··· Selected excerpt

I just started a new job that is very demanding, yet financially rewarding. 

We have naturally reached that point in our relationship where the spark goes away, and I don't know where to begin to get it back. we have a huge combination of stressors that add up. Any suggestions? I've tried doing things like leaving him little love notes around the house, sending him sweet text messages..but he's sick of that it seems, or he is used to it and expects it. I also don't know what to do to make him feel special?


----------



## FirstYearDown (Sep 15, 2011)

Have you tried talking to your fiance about his feelings? It is hard for a non parent to understand the trials of raising children, especially a very sick toddler. Maybe your fiance feels like he is the last priority and he is shutting down because of it. I am not blaming you for that, just trying to make you see how he might be feeling. Of course, this is just speculation. I don't know the man.

Do you have enough money to get away for a night? That can do wonders. It doesn't have to be fancy hotel; bed and breakfasts are often cheaper and very romantic. Think about what his Love Language is and try to learn how to speak it. If you can't afford the getaway, how about a date?

······

■ Apply what you read ■
(1) In the relationship advice thread, repeat the stretch from "## FirstYearDown (Sep" through "about a date?", substituting "partner" for "fiance".
(2) List every sentence in FirstYearDown's reply in the relationship advice thread that ends with a question mark.

··· Given data

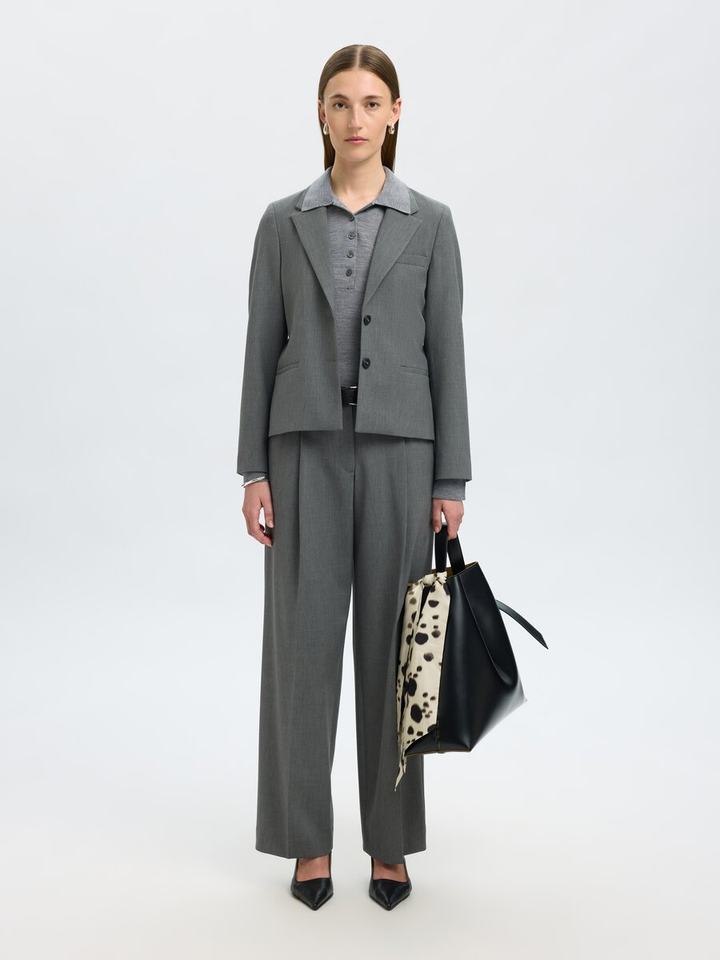 Grijze blazer Lano Selected Femme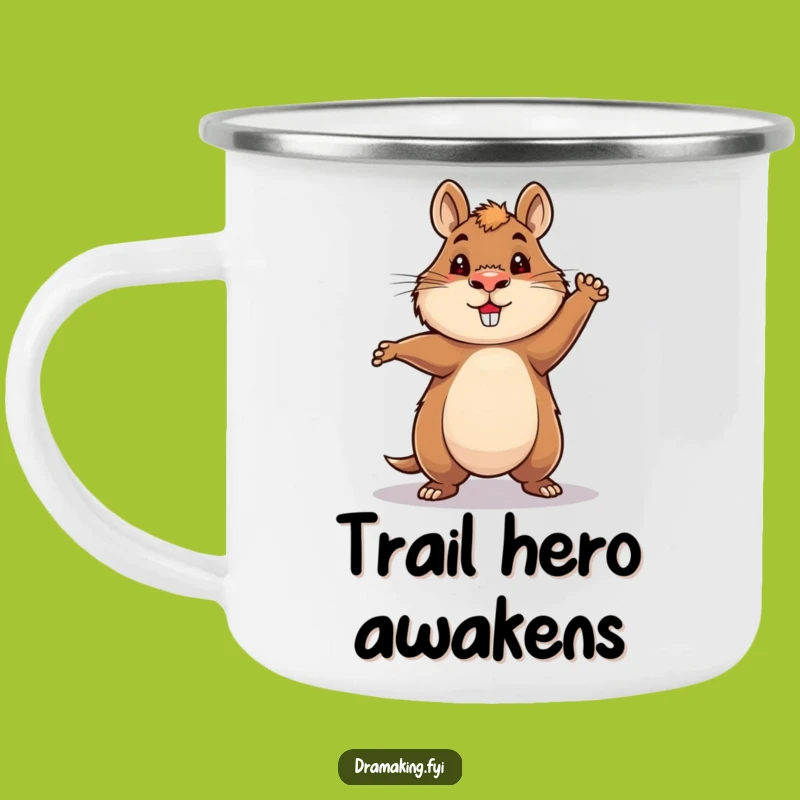 Funny Hero Capybara Camping Mug: Epic Poses for Outdoor Funny Adventures!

······

■ Answer set ■
(1)
## FirstYearDown (Sep 15, 2011)

Have you tried talking to your partner about his feelings? It is hard for a non parent to understand the trials of raising children, especially a very sick toddler. Maybe your partner feels like he is the last priority and he is shutting down because of it. I am not blaming you for that, just trying to make you see how he might be feeling. Of course, this is just speculation. I don't know the man.

Do you have enough money to get away for a night? That can do wonders. It doesn't have to be fancy hotel; bed and breakfasts are often cheaper and very romantic. Think about what his Love Language is and try to learn how to speak it. If you can't afford the getaway, how about a date?

(2)
- Have you tried talking to your fiance about his feelings?
- Do you have enough money to get away for a night?
- If you can't afford the getaway, how about a date?